Below is a block of records; repeat all of them exactly.

(Data entries)
══════════
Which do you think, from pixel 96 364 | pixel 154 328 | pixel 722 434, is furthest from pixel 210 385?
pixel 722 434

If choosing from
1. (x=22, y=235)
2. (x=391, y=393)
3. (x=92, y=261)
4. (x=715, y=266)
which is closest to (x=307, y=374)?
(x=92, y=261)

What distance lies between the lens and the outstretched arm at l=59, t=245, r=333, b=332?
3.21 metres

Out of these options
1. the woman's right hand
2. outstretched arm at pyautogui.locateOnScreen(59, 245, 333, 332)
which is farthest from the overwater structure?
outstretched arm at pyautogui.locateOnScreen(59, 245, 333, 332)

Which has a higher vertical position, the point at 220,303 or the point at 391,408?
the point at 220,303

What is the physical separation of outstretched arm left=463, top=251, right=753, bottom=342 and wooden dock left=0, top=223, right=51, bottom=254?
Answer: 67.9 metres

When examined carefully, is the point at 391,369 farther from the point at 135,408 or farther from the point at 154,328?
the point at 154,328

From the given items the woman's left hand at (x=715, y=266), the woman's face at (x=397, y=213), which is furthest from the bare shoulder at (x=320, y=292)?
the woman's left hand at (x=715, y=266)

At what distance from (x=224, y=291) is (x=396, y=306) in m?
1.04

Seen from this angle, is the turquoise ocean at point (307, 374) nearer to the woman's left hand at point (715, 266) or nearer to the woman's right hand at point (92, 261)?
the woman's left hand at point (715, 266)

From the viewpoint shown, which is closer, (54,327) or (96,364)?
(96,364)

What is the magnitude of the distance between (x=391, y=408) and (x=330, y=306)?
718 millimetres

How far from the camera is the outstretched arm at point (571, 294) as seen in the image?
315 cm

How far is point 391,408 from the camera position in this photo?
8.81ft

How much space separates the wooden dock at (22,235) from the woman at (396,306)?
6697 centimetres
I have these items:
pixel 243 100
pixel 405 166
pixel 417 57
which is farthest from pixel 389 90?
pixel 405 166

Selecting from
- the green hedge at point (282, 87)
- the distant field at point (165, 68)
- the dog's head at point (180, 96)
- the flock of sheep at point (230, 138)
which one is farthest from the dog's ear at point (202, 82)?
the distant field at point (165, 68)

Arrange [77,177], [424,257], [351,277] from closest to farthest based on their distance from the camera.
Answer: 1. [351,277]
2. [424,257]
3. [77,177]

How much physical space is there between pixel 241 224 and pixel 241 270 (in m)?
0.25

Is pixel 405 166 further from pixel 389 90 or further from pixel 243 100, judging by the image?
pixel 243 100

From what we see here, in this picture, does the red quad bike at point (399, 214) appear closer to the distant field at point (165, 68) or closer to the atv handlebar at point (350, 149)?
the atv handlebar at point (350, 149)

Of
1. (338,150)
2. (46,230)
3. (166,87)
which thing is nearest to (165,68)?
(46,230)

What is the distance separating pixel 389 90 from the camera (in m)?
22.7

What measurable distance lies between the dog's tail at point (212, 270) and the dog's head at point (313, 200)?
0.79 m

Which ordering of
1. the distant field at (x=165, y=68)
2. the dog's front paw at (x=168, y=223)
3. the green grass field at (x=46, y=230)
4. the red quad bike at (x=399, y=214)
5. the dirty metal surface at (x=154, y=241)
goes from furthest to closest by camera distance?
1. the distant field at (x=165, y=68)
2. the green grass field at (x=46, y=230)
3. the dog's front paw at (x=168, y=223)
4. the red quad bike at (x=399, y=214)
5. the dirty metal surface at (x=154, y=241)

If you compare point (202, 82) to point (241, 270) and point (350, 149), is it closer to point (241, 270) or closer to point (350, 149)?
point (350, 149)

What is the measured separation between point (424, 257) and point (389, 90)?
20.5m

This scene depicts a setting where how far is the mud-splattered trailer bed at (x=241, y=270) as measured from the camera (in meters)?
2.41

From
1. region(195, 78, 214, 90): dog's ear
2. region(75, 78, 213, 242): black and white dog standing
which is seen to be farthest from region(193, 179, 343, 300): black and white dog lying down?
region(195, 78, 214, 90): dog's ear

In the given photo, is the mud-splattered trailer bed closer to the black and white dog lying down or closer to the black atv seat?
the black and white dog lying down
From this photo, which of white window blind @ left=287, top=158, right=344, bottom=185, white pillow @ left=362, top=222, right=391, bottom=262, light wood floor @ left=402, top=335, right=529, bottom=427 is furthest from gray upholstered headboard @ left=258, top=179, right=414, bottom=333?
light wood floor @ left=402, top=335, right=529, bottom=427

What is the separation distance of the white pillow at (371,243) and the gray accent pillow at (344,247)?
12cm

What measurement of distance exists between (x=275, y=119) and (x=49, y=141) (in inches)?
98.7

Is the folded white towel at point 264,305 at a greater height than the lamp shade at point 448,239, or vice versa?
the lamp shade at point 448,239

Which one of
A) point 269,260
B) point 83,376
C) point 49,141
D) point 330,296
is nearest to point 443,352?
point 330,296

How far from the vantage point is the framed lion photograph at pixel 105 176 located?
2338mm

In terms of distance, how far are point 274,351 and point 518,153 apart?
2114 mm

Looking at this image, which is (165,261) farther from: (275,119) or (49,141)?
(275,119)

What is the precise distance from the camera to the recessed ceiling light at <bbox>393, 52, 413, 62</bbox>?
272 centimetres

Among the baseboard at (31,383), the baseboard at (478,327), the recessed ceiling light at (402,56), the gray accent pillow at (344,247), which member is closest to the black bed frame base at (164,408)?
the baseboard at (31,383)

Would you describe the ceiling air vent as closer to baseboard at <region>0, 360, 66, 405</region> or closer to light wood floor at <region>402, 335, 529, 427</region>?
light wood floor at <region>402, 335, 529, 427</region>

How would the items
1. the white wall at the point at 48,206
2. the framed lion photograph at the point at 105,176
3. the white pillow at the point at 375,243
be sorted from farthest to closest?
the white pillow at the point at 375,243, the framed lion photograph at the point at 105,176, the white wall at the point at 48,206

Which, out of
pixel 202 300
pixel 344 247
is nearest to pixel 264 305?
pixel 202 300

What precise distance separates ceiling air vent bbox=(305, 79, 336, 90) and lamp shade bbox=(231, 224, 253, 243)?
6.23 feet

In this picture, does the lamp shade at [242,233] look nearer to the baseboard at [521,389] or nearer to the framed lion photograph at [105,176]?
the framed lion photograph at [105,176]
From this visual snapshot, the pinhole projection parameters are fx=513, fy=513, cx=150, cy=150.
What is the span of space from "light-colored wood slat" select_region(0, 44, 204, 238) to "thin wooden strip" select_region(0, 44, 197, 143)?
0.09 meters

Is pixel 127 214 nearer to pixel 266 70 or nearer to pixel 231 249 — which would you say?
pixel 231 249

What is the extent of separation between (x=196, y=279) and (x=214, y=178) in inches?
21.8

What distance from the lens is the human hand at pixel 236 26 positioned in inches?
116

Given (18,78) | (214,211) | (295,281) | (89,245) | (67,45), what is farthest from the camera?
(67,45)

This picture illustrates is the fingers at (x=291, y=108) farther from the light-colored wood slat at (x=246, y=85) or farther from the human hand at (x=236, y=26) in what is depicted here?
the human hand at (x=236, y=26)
══════════
### Full response
Which do you think, from pixel 96 364 | pixel 154 328 | pixel 722 434, is furthest from pixel 210 385?
pixel 722 434

If choosing from
1. (x=22, y=235)
2. (x=391, y=393)
3. (x=92, y=261)
4. (x=715, y=266)
which is closest to (x=307, y=374)?
(x=92, y=261)

What distance lies between the lens and the outstretched arm at l=59, t=245, r=333, b=332?
3.21 metres

Out of these options
1. the woman's right hand
2. outstretched arm at pyautogui.locateOnScreen(59, 245, 333, 332)
which is farthest from the overwater structure?
outstretched arm at pyautogui.locateOnScreen(59, 245, 333, 332)

Which has a higher vertical position, the point at 220,303 or the point at 391,408?
the point at 220,303

What is the physical separation of outstretched arm left=463, top=251, right=753, bottom=342 and wooden dock left=0, top=223, right=51, bottom=254?
Answer: 67.9 metres

When examined carefully, is the point at 391,369 farther from the point at 135,408 or farther from the point at 154,328?
the point at 154,328

From the given items the woman's left hand at (x=715, y=266), the woman's face at (x=397, y=213), which is furthest from the bare shoulder at (x=320, y=292)?
the woman's left hand at (x=715, y=266)

At what distance from (x=224, y=291) is (x=396, y=306) in m?
1.04

Seen from this angle, is the turquoise ocean at point (307, 374) nearer to the woman's left hand at point (715, 266) or nearer to the woman's right hand at point (92, 261)?
the woman's left hand at point (715, 266)

From the viewpoint shown, which is closer, (54,327) or (96,364)?
(96,364)

What is the magnitude of the distance between (x=391, y=408) and (x=330, y=306)?
718 millimetres

How far from the camera is the outstretched arm at point (571, 294) as seen in the image?
315 cm

How far is point 391,408 from the camera position in this photo?
8.81ft

How much space separates the wooden dock at (22,235) from the woman at (396,306)?
6697 centimetres
I have these items:
pixel 243 100
pixel 405 166
pixel 417 57
which is farthest from pixel 389 90?
pixel 405 166

Selecting from
- the green hedge at point (282, 87)
- the distant field at point (165, 68)
- the dog's head at point (180, 96)
- the flock of sheep at point (230, 138)
which one is farthest from the dog's ear at point (202, 82)?
the distant field at point (165, 68)

Arrange [77,177], [424,257], [351,277] from closest to farthest based on their distance from the camera.
Answer: 1. [351,277]
2. [424,257]
3. [77,177]

How much physical space is there between pixel 241 224 and pixel 241 270 (in m)?
0.25

Is pixel 405 166 further from pixel 389 90 or further from pixel 243 100, judging by the image?
pixel 243 100

From what we see here, in this picture, does the red quad bike at point (399, 214) appear closer to the distant field at point (165, 68) or closer to the atv handlebar at point (350, 149)?
the atv handlebar at point (350, 149)

Of
1. (338,150)
2. (46,230)
3. (166,87)
which thing is nearest to (165,68)?
(46,230)

What is the distance separating pixel 389 90 from the camera (in m)?
22.7

What measurable distance lies between the dog's tail at point (212, 270) and the dog's head at point (313, 200)?
0.79 m

Which ordering of
1. the distant field at (x=165, y=68)
2. the dog's front paw at (x=168, y=223)
3. the green grass field at (x=46, y=230)
4. the red quad bike at (x=399, y=214)
5. the dirty metal surface at (x=154, y=241)
goes from furthest to closest by camera distance?
1. the distant field at (x=165, y=68)
2. the green grass field at (x=46, y=230)
3. the dog's front paw at (x=168, y=223)
4. the red quad bike at (x=399, y=214)
5. the dirty metal surface at (x=154, y=241)

If you compare point (202, 82) to point (241, 270) and point (350, 149), is it closer to point (241, 270) or closer to point (350, 149)?
point (350, 149)

What is the measured separation between point (424, 257) and point (389, 90)?
20.5m

This scene depicts a setting where how far is the mud-splattered trailer bed at (x=241, y=270) as measured from the camera (in meters)?
2.41

From
1. region(195, 78, 214, 90): dog's ear
2. region(75, 78, 213, 242): black and white dog standing
which is seen to be farthest from region(193, 179, 343, 300): black and white dog lying down?
region(195, 78, 214, 90): dog's ear

In the given photo, is the mud-splattered trailer bed closer to the black and white dog lying down or closer to the black atv seat?
the black and white dog lying down
From this photo, which of white window blind @ left=287, top=158, right=344, bottom=185, white pillow @ left=362, top=222, right=391, bottom=262, light wood floor @ left=402, top=335, right=529, bottom=427 is furthest from gray upholstered headboard @ left=258, top=179, right=414, bottom=333?
light wood floor @ left=402, top=335, right=529, bottom=427

What is the separation distance of the white pillow at (371,243) and the gray accent pillow at (344,247)?
12cm

What measurement of distance exists between (x=275, y=119) and (x=49, y=141) (in inches)?
98.7

Is the folded white towel at point 264,305 at a greater height than the lamp shade at point 448,239, or vice versa?
the lamp shade at point 448,239

Which one of
A) point 269,260
B) point 83,376
C) point 49,141
D) point 330,296
is nearest to point 443,352?
point 330,296

How far from the vantage point is the framed lion photograph at pixel 105 176 located?
2338mm

In terms of distance, how far are point 274,351 and point 518,153 apart?
2114 mm

Looking at this image, which is (165,261) farther from: (275,119) or (49,141)?
(275,119)

What is the precise distance from the camera to the recessed ceiling light at <bbox>393, 52, 413, 62</bbox>?
272 centimetres

Among the baseboard at (31,383), the baseboard at (478,327), the recessed ceiling light at (402,56), the gray accent pillow at (344,247), which member is closest to the black bed frame base at (164,408)?
the baseboard at (31,383)

Would you describe the ceiling air vent as closer to baseboard at <region>0, 360, 66, 405</region> or closer to light wood floor at <region>402, 335, 529, 427</region>?
light wood floor at <region>402, 335, 529, 427</region>

How would the items
1. the white wall at the point at 48,206
2. the framed lion photograph at the point at 105,176
3. the white pillow at the point at 375,243
be sorted from farthest to closest?
the white pillow at the point at 375,243, the framed lion photograph at the point at 105,176, the white wall at the point at 48,206

Which, out of
pixel 202 300
pixel 344 247
is nearest to pixel 264 305?
pixel 202 300

What precise distance separates ceiling air vent bbox=(305, 79, 336, 90) and lamp shade bbox=(231, 224, 253, 243)?
6.23 feet

In this picture, does the lamp shade at [242,233] look nearer to the baseboard at [521,389] or nearer to the framed lion photograph at [105,176]?
the framed lion photograph at [105,176]
From this visual snapshot, the pinhole projection parameters are fx=513, fy=513, cx=150, cy=150.
What is the span of space from "light-colored wood slat" select_region(0, 44, 204, 238) to "thin wooden strip" select_region(0, 44, 197, 143)?
0.09 meters

Is pixel 127 214 nearer to pixel 266 70 or nearer to pixel 231 249 — which would you say?
pixel 231 249

What is the extent of separation between (x=196, y=279) and (x=214, y=178) in inches?
21.8

What distance from the lens is the human hand at pixel 236 26 positioned in inches?
116

Given (18,78) | (214,211) | (295,281) | (89,245) | (67,45), what is farthest from the camera?
(67,45)

This picture illustrates is the fingers at (x=291, y=108) farther from the light-colored wood slat at (x=246, y=85) or farther from the human hand at (x=236, y=26) in what is depicted here?
the human hand at (x=236, y=26)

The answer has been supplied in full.